In der Schweiz leben rund 230'000 Kinder unter der Armutsgrenze. Keystone

Die Schweizer Behörden werden aufgefordert, mehr für die Umsetzung der Internationalen Kinder- und Jugendrechte zu tun.

Gesetzeslücken erschweren es laut dem Netzwerk Kinderrechte Schweiz, wirkungsvoll gegen Gewalt, Armut und Diskriminierung von Kindern vorzugehen.

Das Netzwerk Kinderrechte Schweiz mit seinen über 40 angeschlossenen Kinder- und Jugend-Organisationen hat an einer Fachtagung in Bern die öffentliche Hand zur konsequenteren Beachtung des übergeordneten Kindeswohls aufgefordert.

Mit einem Zehn-Punkte-Programm will das Netzwerk der Umsetzung der UNO-Konvention über die Rechte des Kindes (KRK) in der Schweiz Nachdruck verschaffen, gab das Netzwerk an der Tagung bekannt.
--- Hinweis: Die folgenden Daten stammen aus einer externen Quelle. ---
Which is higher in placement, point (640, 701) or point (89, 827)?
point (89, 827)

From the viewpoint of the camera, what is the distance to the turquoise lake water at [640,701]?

Die grössten Lücken macht das Netzwerk bei der Gewalt gegen Kinder, Kinderarmut, dem Gesundheitszustand der Kinder und Jugendlichen sowie beim Umgang mit Asylsuchenden und Flüchtlingskindern aus. So fehle etwa eine Kinder-und Jugend-Ombudsstelle, die Gesetze und Entscheidungen auf ihre Kinderverträglichkeit prüft.

Behörden, Gerichte und Politik würden oft andere Interessen in den Vordergrund stellen als den Grundsatz des übergeordneten Kindeswohls, bedauert das Netzwerk weiter.

Aktionsplan gefordert

Das Netzwerk fordert in seinen “Zehn Prioritäten zum Handeln” vom Bund bis 2007 einen “Nationalen Aktionsplan zur Verbesserung von Umwelt und Gesundheit der Kinder”. Es brauche Programme zur Stärkung der psychischen Gesundheit, zur Suizidprävention, zur Reduktion von Suchtmittelmissbrauch und von Verkehrsunfällen.

Gewalt in allen Formen gegen Kinder existiere. Es fehlten aber aussagekräftige Studien. Das Netzwerk fordert mehr Forschung und Sensibilisierung sowie neue Massnahmen zum Schutz der Kinder, zum Beispiel das explizite Recht der Kinder auf gewaltfreie Erziehung zu Hause, in der Schule und in der Freizeit.

Die Kinderarmut in der Schweiz sei eine immer brisanter werdende Tatsache. Das Netzwerk fordert einen nationalen Aktionsplan gegen Armut, der die Situation der Kinder und Jugendlichen verbessert.

Weiter verunmögliche das Ausländerrecht oft, dass Kinder und Jugendliche unabhängig vom Status in ihrer Entwicklung gefördert werden könnten. Deshalb fordert das Netzwerk ein Recht auf Bildung und Beschäftigung für minderjährige Asylsuchende ohne Begleitung.

“Babylonische Vielfalt”

In der Schweiz seien 230’000 Kinder arm, erinnert das Netzwerk. Kinder und Jugendliche seien zudem am häufigsten von Sozialhilfe abhängig. Bei der Alimenten-Bevorschussung gebe es eine “babylonische Vielfalt”.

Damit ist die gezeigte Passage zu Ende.